Like we discussed for hashCode
, you would not normally modify the getters
for records and record-like classes. But for Java and Groovy which allow you to,
it might come as a surprise. Groovy follows Java behavior here by default but
allows you to enable access via getters if you desire.

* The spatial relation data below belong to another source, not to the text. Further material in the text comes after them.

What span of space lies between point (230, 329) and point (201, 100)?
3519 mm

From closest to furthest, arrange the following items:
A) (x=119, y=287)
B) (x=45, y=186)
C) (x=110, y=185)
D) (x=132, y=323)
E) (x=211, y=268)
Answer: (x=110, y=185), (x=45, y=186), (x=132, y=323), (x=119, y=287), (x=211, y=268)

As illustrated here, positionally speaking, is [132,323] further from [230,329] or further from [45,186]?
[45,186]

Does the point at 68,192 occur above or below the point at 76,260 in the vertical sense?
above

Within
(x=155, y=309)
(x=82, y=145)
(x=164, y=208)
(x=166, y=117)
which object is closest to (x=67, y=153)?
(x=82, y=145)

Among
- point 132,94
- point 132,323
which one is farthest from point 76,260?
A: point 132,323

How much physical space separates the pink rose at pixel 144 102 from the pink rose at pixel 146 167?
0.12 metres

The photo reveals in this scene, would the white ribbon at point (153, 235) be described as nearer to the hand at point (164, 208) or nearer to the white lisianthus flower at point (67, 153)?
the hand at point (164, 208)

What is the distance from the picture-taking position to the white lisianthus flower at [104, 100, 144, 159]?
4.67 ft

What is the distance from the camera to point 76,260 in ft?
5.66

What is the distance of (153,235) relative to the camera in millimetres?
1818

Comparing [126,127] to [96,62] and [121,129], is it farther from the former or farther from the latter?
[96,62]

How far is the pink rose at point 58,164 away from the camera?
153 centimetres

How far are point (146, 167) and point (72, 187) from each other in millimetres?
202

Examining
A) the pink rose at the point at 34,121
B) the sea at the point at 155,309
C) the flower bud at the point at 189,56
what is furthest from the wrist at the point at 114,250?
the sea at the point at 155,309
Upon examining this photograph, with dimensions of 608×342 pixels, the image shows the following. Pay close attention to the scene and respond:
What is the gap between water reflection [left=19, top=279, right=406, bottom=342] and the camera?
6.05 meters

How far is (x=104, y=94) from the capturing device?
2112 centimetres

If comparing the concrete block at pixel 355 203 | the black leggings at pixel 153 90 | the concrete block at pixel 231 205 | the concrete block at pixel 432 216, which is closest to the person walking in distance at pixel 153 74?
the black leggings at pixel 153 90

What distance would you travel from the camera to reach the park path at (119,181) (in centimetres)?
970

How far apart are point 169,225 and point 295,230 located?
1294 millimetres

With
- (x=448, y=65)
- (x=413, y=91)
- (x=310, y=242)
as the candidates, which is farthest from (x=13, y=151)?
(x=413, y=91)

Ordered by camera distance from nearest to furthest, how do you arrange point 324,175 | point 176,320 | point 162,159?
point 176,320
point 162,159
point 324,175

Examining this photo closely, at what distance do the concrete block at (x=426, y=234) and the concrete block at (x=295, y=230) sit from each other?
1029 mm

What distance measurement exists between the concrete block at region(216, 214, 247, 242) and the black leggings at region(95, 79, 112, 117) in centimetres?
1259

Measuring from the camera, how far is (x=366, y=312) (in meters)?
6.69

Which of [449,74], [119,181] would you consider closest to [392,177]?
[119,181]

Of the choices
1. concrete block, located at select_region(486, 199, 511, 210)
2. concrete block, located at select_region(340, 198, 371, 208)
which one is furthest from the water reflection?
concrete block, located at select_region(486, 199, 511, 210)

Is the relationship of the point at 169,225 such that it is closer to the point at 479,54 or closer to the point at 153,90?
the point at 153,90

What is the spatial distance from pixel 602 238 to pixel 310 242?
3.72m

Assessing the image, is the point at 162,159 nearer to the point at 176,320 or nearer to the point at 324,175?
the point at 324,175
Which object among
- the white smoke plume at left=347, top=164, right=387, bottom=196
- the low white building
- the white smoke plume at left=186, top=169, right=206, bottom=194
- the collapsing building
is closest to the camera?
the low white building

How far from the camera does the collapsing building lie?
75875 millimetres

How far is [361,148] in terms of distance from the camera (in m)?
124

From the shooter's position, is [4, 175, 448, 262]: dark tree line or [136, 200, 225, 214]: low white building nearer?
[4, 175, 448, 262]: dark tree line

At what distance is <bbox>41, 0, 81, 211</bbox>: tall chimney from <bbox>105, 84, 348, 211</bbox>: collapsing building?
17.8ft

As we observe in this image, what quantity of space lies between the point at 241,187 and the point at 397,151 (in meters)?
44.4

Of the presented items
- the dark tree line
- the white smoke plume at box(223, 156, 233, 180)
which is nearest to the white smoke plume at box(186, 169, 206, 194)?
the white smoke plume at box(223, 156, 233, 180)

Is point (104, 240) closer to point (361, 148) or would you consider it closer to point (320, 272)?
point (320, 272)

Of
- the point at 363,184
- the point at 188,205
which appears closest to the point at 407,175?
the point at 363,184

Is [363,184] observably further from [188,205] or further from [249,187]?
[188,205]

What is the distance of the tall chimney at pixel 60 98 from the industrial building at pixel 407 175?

The JLS has an example of a SmallPoint
record in section
8.10.3
which is discussed as bad style because with Java records the last statement prints false
.
If we enable getters, the last statement now prints true
as shown in this Groovy equivalent
of that example:
@EqualsAndHashCode
record SmallPoint(int x, int y) {
int x() { this.x < 100 ? this.x : 100 }
int y() { this.y < 100 ? this.y : 100 }
static main(args) {
var p1 = new SmallPoint(200, 300)
var p2 = new SmallPoint(200, 300)
println p1 == p2 // prints true
var p3 = new SmallPoint(p1.x(), p1.y())
println p1 == p3 // prints true
}
}
Never-the-less, for this particular example, it might be better style to leave the normal field access in place and provide something like a compact canonical constructor to truncate the points during construction.
Conclusion
We have looked at a few aspects of the performance of Groovy records and compared them to other languages. Groovy’s default behavior piggybacks directly on Java’s behavior but Groovy has many declarative options to tweak the generated code if needed.